Figueroa called the tradeoff of contextual ads for greater storage and other enhancements a Faustian bargain.
“They will be scanning your private e-mail,” Figueroa [said]. “You may say that’s fine and dandy, but I may not like it. To what extent are we giving up privacy?”

Eugene Volokh responds, Please Save Us From Ourselves, Ms. Legislator:

 I realize that there are sometimes plausible arguments for saving people from their own folly; I don’t always agree with them, but I respect them — for instance, if their folly seems likely to get them killed (consider bans on dueling, seat belt laws, and the like), or likely to get them addicted and thus drastically diminish their ability to undo their error (that’s a common justification for bans on certain drugs), or likely to seriously harm others as well as themselves.
What’s striking about this proposal is how utterly inapplicable those arguments are here. The Nanny State (or, at this point, one of its directors) is trying to save us from the irreversible, appalling horror of getting custom-tailored advertising based on the context of our e-mail.
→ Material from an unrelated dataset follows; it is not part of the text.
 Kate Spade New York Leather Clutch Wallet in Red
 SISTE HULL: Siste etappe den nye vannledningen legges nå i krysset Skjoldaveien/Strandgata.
We’re in trouble indeed.

Stanford Privacy Symposium

This weekend, the Stanford Law, Science and Technology Program held a symposium on Securing Privacy in the Internet Age which sounds like it was very interesting.
Here are some posts covering the event from Stanford’s Center for Internet & Society weblog: Live from CIS Privacy Symposium, Approaches to Reform, From Contractual Freedom to Strict Liability, Challenges for the Chief Privacy Officer
From bIPlog: Privacy on Several Fronts
Michael Froomkin (who spoke about National ID Cards) posted some Notes From the Stanford Privacy Conference

Wiretap dancing

The Justice Department, DEA and FBI filed a petition with the FCC for an expedited rulemaking process to grant law enforcement expanded authority to wiretap packet-based communications– particularly those that go over the internet.
LawMeme provides a concise analysis: FBI seek to expand the system-formerly-known-as-Carnivore

Under the FBI’s proposal, all broadband Internet providers, including cable modem and DSL companies, would be required to rewire their networks to facilitate police wiretapping. Companies would bear “sole financial responsibility for development and implementation of CALEA solutions” but would be authorized to raise prices to cover their costs.

Washington Post: Easier Internet Wiretaps Sought

Justice Department lawyers argue in a 75-page FCC petition that Internet broadband and online telephone providers should be treated the same as traditional telephone companies, which are required by law to provide access for wiretaps and other monitoring of voice communications. The law enforcement agencies complain that many providers do not comply with existing wiretap rules and that rapidly changing technology is limiting the government’s ability to track terrorists and other threats. FBI adds to wiretap wish list

Legal experts said the 85-page filing includes language that could be interpreted as forcing companies to build back doors into everything from instant messaging and voice over Internet Protocol (VoIP) programs to Microsoft’s Xbox Live game service. The introduction of new services that did not support a back door for police would be outlawed, and companies would be given 15 months to make sure that existing services comply.

Ernest Miller: A Race the FBI Can’t Win: The Increasingly Asymmetric Costs of Wiretap Surveillance vs. Wiretap Avoidance

If I were the FBI, I wouldn’t waste my time on a battle I ultimately couldn’t win and instead would concentrate my efforts on the place where I could still achieve my goals – the ends. You want to know what someone is up to online? I would recommend, for example, key loggers, “real” spyware, and social engineering. It ain’t gonna be easy, but you have a chance of winning in the long term. The sooner you quit a race you can’t win, the faster you can enter a race where you have a chance.